Records excerpted from a collection

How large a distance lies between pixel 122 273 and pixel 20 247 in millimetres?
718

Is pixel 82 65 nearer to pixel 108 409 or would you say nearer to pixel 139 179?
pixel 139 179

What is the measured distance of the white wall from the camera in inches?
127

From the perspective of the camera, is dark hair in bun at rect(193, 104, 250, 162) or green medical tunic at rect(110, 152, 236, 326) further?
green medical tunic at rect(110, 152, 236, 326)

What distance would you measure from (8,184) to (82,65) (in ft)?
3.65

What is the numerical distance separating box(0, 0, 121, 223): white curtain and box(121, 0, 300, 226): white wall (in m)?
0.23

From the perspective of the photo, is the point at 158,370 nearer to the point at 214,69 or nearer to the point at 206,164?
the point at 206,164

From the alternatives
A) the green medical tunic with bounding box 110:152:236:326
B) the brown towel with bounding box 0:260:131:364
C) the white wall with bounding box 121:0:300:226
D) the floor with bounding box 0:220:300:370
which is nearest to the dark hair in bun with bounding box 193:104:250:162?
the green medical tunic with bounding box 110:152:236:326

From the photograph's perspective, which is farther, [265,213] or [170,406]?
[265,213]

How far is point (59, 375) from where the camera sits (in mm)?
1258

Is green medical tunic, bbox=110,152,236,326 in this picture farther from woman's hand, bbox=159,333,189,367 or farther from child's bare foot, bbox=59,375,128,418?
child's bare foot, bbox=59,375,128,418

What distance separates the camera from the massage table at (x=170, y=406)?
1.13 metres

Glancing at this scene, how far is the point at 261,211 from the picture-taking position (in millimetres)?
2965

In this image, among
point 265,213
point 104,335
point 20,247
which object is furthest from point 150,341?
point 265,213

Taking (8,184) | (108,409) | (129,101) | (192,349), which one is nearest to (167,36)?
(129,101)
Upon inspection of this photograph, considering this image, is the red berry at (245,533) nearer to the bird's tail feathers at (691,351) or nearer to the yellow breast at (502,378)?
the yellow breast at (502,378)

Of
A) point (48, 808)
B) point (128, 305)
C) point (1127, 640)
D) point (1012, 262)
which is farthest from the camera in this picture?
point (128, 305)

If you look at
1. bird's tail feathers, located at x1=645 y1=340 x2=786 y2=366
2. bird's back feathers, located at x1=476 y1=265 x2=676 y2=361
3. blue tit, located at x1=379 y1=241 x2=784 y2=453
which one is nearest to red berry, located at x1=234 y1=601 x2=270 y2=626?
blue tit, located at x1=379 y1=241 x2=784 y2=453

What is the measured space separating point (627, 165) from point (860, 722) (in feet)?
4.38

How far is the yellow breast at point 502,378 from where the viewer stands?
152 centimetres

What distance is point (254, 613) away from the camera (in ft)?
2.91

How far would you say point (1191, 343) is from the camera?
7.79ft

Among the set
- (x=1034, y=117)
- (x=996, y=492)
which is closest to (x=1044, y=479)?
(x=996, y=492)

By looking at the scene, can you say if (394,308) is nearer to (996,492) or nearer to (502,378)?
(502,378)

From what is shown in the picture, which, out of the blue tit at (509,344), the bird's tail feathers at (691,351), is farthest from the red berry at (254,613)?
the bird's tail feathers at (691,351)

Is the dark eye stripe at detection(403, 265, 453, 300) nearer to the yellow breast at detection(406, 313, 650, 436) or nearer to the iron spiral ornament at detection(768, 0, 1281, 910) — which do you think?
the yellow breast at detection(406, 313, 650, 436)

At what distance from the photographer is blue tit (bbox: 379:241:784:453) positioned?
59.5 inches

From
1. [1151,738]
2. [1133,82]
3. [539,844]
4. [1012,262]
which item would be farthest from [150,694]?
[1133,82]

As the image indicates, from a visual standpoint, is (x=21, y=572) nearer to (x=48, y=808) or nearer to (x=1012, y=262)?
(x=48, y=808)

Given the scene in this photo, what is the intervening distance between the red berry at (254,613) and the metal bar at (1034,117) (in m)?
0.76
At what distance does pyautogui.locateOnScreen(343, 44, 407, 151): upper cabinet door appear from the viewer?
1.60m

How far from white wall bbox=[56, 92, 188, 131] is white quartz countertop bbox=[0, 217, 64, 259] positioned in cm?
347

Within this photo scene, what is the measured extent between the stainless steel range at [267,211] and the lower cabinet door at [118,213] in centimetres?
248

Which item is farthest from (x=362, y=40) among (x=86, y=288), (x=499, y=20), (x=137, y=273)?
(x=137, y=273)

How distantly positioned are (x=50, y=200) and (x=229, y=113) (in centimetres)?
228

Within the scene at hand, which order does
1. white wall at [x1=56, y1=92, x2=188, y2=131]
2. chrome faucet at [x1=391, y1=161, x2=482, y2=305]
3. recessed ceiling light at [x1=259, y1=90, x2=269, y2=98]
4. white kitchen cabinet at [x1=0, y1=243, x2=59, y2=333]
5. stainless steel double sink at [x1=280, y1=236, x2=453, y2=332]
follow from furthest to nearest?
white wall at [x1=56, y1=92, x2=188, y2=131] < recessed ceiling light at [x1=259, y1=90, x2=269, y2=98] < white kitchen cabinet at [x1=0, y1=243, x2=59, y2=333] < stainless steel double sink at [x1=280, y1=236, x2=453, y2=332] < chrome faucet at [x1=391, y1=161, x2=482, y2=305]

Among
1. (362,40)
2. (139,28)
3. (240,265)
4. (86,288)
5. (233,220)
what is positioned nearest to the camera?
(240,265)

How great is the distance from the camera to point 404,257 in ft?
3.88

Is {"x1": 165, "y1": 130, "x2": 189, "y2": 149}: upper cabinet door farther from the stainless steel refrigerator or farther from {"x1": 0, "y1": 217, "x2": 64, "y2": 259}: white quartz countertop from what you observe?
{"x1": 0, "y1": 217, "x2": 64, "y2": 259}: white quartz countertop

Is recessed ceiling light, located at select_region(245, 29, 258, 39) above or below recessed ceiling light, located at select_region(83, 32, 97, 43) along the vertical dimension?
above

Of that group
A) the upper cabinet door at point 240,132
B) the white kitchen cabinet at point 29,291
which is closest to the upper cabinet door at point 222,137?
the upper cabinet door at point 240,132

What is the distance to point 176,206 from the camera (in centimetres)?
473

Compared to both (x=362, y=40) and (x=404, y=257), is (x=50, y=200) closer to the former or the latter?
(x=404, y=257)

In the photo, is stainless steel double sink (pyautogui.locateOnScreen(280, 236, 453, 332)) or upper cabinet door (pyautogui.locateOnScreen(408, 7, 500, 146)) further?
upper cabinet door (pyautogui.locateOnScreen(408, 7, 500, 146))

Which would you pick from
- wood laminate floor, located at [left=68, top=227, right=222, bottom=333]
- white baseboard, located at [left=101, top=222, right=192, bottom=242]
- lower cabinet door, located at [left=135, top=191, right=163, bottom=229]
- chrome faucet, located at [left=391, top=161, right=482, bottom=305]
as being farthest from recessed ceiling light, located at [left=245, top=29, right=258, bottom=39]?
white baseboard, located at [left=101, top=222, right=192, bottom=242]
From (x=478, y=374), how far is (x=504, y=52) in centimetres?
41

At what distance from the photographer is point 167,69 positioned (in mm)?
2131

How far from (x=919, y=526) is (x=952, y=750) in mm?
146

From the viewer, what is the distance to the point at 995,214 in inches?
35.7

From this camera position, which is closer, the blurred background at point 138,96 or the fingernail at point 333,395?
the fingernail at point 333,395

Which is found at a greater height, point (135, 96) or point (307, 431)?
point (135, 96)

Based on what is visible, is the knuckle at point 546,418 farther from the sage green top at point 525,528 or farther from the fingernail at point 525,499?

[WHAT THE TASK REQUIRES]
Rewrite all of the rows above, substituting "millimeters" for every occurrence of "millimetres" and leaving all other text unchanged.

[TASK OUTPUT]
How large a distance lies between pixel 122 273 and pixel 20 247 in millimeters?
718

Is pixel 82 65 nearer to pixel 108 409 or would you say nearer to pixel 139 179?
pixel 139 179

What is the measured distance of the white wall from the camera in inches?
127

From the perspective of the camera, is dark hair in bun at rect(193, 104, 250, 162) or green medical tunic at rect(110, 152, 236, 326) further?
green medical tunic at rect(110, 152, 236, 326)

What distance would you measure from (8,184) to (82,65) (in ft)?
3.65

What is the numerical distance separating box(0, 0, 121, 223): white curtain and box(121, 0, 300, 226): white wall (in m)?
0.23

From the perspective of the photo, is the point at 158,370 nearer to the point at 214,69 or nearer to the point at 206,164?
the point at 206,164

From the alternatives
A) the green medical tunic with bounding box 110:152:236:326
B) the brown towel with bounding box 0:260:131:364
C) the white wall with bounding box 121:0:300:226
D) the floor with bounding box 0:220:300:370
which is nearest to the dark hair in bun with bounding box 193:104:250:162?
the green medical tunic with bounding box 110:152:236:326

From the photograph's perspective, which is farther, [265,213] or [170,406]?
[265,213]

How far is point (59, 375) from where the camera sits (in mm)?
1258

Is green medical tunic, bbox=110,152,236,326 in this picture farther from woman's hand, bbox=159,333,189,367 or farther from child's bare foot, bbox=59,375,128,418?
child's bare foot, bbox=59,375,128,418

What distance separates the camera from the massage table at (x=170, y=406)?
1.13 metres

Glancing at this scene, how far is the point at 261,211 from the picture-taking position (in millimeters)?
2965

In this image, among
point 265,213
point 104,335
point 20,247
which object is furthest from point 150,341?
point 265,213

Taking (8,184) | (108,409) | (129,101) | (192,349), which one is nearest to (167,36)?
(129,101)
Upon inspection of this photograph, considering this image, is the red berry at (245,533) nearer to the bird's tail feathers at (691,351) or nearer to the yellow breast at (502,378)?
the yellow breast at (502,378)

Of
A) point (48, 808)
B) point (128, 305)
C) point (1127, 640)
D) point (1012, 262)
which is farthest from the camera in this picture?
point (128, 305)

If you look at
1. bird's tail feathers, located at x1=645 y1=340 x2=786 y2=366
2. bird's back feathers, located at x1=476 y1=265 x2=676 y2=361
3. blue tit, located at x1=379 y1=241 x2=784 y2=453
which one is nearest to red berry, located at x1=234 y1=601 x2=270 y2=626?
blue tit, located at x1=379 y1=241 x2=784 y2=453

What is the measured space separating point (627, 165) from point (860, 722) (in feet)?
4.38

How far is the yellow breast at point 502,378 from where the viewer stands?
152 centimetres

What distance is point (254, 613) away from the camera (in ft)?
2.91

How far would you say point (1191, 343) is from the camera?
7.79ft

Among the set
- (x=1034, y=117)
- (x=996, y=492)
which is closest to (x=1044, y=479)?
(x=996, y=492)

By looking at the scene, can you say if (394,308) is nearer to (996,492) or nearer to (502,378)?
(502,378)

From what is shown in the picture, which, out of the blue tit at (509,344), the bird's tail feathers at (691,351), is farthest from the red berry at (254,613)?
the bird's tail feathers at (691,351)

Is the dark eye stripe at detection(403, 265, 453, 300) nearer to the yellow breast at detection(406, 313, 650, 436) or nearer to the iron spiral ornament at detection(768, 0, 1281, 910) — which do you think?
the yellow breast at detection(406, 313, 650, 436)

At what distance from the photographer is blue tit (bbox: 379:241:784:453) positioned?
59.5 inches

From
1. [1151,738]
2. [1133,82]
3. [539,844]
4. [1012,262]
which item would be farthest from [150,694]?
[1133,82]

As the image indicates, from a visual standpoint, is (x=21, y=572) nearer to (x=48, y=808) or nearer to (x=1012, y=262)?
(x=48, y=808)

Given the scene in this photo, what is the intervening distance between the red berry at (254,613) and the metal bar at (1034,117) (in m)?
0.76
At what distance does pyautogui.locateOnScreen(343, 44, 407, 151): upper cabinet door appear from the viewer?
1.60m

How far from white wall bbox=[56, 92, 188, 131] is white quartz countertop bbox=[0, 217, 64, 259] positioned in cm?
347

Within this photo scene, what is the measured extent between the stainless steel range at [267,211] and the lower cabinet door at [118,213] in centimetres?
248

Which item is farthest from (x=362, y=40) among (x=86, y=288), (x=499, y=20), (x=137, y=273)?
(x=137, y=273)

How distantly positioned are (x=50, y=200) and (x=229, y=113) (in centimetres)?
228

Within the scene at hand, which order does
1. white wall at [x1=56, y1=92, x2=188, y2=131]
2. chrome faucet at [x1=391, y1=161, x2=482, y2=305]
3. recessed ceiling light at [x1=259, y1=90, x2=269, y2=98]
4. white kitchen cabinet at [x1=0, y1=243, x2=59, y2=333]
5. stainless steel double sink at [x1=280, y1=236, x2=453, y2=332]
follow from furthest to nearest?
white wall at [x1=56, y1=92, x2=188, y2=131] < recessed ceiling light at [x1=259, y1=90, x2=269, y2=98] < white kitchen cabinet at [x1=0, y1=243, x2=59, y2=333] < stainless steel double sink at [x1=280, y1=236, x2=453, y2=332] < chrome faucet at [x1=391, y1=161, x2=482, y2=305]

Among
1. (362,40)
2. (139,28)
3. (240,265)
4. (86,288)
5. (233,220)
what is positioned nearest to the camera?
(240,265)

How great is the distance from the camera to point 404,257 in ft?
3.88

Is {"x1": 165, "y1": 130, "x2": 189, "y2": 149}: upper cabinet door farther from the stainless steel refrigerator or farther from {"x1": 0, "y1": 217, "x2": 64, "y2": 259}: white quartz countertop from what you observe?
{"x1": 0, "y1": 217, "x2": 64, "y2": 259}: white quartz countertop

Is recessed ceiling light, located at select_region(245, 29, 258, 39) above or below recessed ceiling light, located at select_region(83, 32, 97, 43) along the vertical dimension?
above

Of that group
A) the upper cabinet door at point 240,132
B) the white kitchen cabinet at point 29,291
which is closest to the upper cabinet door at point 222,137?
the upper cabinet door at point 240,132

What is the distance to point 176,206 from the camera (in centimetres)?
473

Compared to both (x=362, y=40) and (x=404, y=257), is (x=50, y=200) closer to the former or the latter?
(x=404, y=257)

In the photo, is stainless steel double sink (pyautogui.locateOnScreen(280, 236, 453, 332)) or upper cabinet door (pyautogui.locateOnScreen(408, 7, 500, 146)) further?
upper cabinet door (pyautogui.locateOnScreen(408, 7, 500, 146))

Which would you pick from
- wood laminate floor, located at [left=68, top=227, right=222, bottom=333]
- white baseboard, located at [left=101, top=222, right=192, bottom=242]
- lower cabinet door, located at [left=135, top=191, right=163, bottom=229]
- chrome faucet, located at [left=391, top=161, right=482, bottom=305]
as being farthest from recessed ceiling light, located at [left=245, top=29, right=258, bottom=39]?
white baseboard, located at [left=101, top=222, right=192, bottom=242]
From (x=478, y=374), how far is (x=504, y=52) in centimetres?
41

At what distance from the photographer is point 167,69 positioned (in mm)?
2131

How far from (x=919, y=526) is (x=952, y=750) in mm?
146

From the viewer, what is the distance to the point at 995,214 in inches?
35.7

From this camera position, which is closer, the blurred background at point 138,96 or the fingernail at point 333,395?
the fingernail at point 333,395

Which is found at a greater height, point (135, 96) or point (307, 431)?
point (135, 96)

Based on what is visible, is the knuckle at point 546,418 farther from the sage green top at point 525,528 or farther from the fingernail at point 525,499?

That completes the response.